Agile code

Tony Bowden: Understanding Nothing: Writing Agile Code

The issue of ‘agile code’ has been occupying a lot of my spare cycles recently. I think its way more important to an agile process than is made out. Sure the XP books talk about OAOO and refactoring, but somehow the sheer importance of quality code seems to get forgotten on a lot of agile projects. Agile processes target difficult projects and trust in the teams’ ability to respond to changes and adapt to fluid situations. If your code isn’t agile, it won’t matter a damn how flexible your process is. Ask yourself in how many places your codebase would have to change if you swapped out your persistence layer. I’m not just talking about changing DB vendor, how about switching to flat files, or XML, or Prevayler. How many packages, classes, methods would be affected? How many tacit assumptions are in the code about how other bits of it work? Having agile code should mean that huge chunks could be replaced without having to touch the rest of it.

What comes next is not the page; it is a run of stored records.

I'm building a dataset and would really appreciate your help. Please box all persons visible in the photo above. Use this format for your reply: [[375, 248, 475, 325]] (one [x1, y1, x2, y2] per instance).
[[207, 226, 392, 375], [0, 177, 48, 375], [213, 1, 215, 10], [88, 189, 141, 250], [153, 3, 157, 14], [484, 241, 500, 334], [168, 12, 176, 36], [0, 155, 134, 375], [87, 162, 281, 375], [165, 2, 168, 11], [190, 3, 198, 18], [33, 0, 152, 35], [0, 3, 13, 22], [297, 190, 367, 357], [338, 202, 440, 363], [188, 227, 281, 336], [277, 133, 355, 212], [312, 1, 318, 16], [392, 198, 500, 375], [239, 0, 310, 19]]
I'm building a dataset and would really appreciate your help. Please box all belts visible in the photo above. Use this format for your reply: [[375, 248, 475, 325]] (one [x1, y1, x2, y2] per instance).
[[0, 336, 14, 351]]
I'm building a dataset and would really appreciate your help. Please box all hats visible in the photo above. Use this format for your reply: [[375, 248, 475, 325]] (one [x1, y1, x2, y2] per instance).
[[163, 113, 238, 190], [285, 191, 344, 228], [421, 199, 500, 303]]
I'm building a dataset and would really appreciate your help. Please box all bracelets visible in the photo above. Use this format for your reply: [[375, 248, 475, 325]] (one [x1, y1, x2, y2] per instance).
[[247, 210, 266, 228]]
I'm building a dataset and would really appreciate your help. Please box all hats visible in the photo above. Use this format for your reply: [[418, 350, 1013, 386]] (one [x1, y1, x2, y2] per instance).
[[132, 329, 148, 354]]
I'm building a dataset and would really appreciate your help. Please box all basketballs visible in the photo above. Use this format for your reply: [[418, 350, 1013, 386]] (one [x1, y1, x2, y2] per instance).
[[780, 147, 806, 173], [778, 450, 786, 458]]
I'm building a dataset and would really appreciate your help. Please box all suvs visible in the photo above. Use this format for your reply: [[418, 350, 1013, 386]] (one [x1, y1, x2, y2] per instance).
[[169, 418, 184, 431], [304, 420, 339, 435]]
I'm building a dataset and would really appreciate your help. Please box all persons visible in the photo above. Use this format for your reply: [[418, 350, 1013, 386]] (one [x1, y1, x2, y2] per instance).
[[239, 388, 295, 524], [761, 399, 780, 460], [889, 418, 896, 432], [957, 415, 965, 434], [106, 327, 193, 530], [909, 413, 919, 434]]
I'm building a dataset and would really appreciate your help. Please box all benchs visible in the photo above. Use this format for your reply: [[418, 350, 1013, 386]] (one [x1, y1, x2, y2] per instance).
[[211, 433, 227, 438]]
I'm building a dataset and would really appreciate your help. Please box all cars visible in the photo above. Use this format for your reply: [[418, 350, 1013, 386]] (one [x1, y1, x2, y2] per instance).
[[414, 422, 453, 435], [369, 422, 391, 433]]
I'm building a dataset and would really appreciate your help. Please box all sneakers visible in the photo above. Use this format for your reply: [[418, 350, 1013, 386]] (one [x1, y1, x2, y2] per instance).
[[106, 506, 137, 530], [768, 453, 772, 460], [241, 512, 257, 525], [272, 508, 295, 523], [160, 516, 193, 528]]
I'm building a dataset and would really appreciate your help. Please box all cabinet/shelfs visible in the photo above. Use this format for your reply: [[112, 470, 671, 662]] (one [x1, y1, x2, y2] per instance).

XP talks about discipline. An agile codebase must be far more disciplined than a non-agile one. It has to be able to change in unforseen directions as the project demands. This requires a level of quality that is frequently underestimated.

Inheritance Sucks!

Not really, of course, its just very easy to misuse, and used way too much. I’m talking about object inheritance (‘extends‘) here. Object inheritance should only be used to override behaviour, not state. If the only reason a class extends another is to get all its fields, that’s the wrong thing to do. That’s what object composition is for. If you want a one to one mapping to another class, include it as a field and add delegators for its public methods to your interface. In IntelliJ there’s even a menu option for it. What about polymorphism you cry? Thats what interface inheritance is for. If you need to be able to polymorphically pass your composed object to methods that expect your contained object, implement a common interface and make your methods accept that instead. Your code will be cleaner, more modular and (most importantly) less coupled. The title of this post should probably have been ‘Coupling Sucks’. Extending a class binds you to it far more tightly than wrapping it as a field. And working through interfaces makes testing a snap. Just plug your testcase in, or a full-fledged mockobject, although I rarely need a full Mock when I can just write MyTestCase extends TestCase implements Foo, Bar, Baz {...} and make the assertions directly based on which methods were called and in what sequence.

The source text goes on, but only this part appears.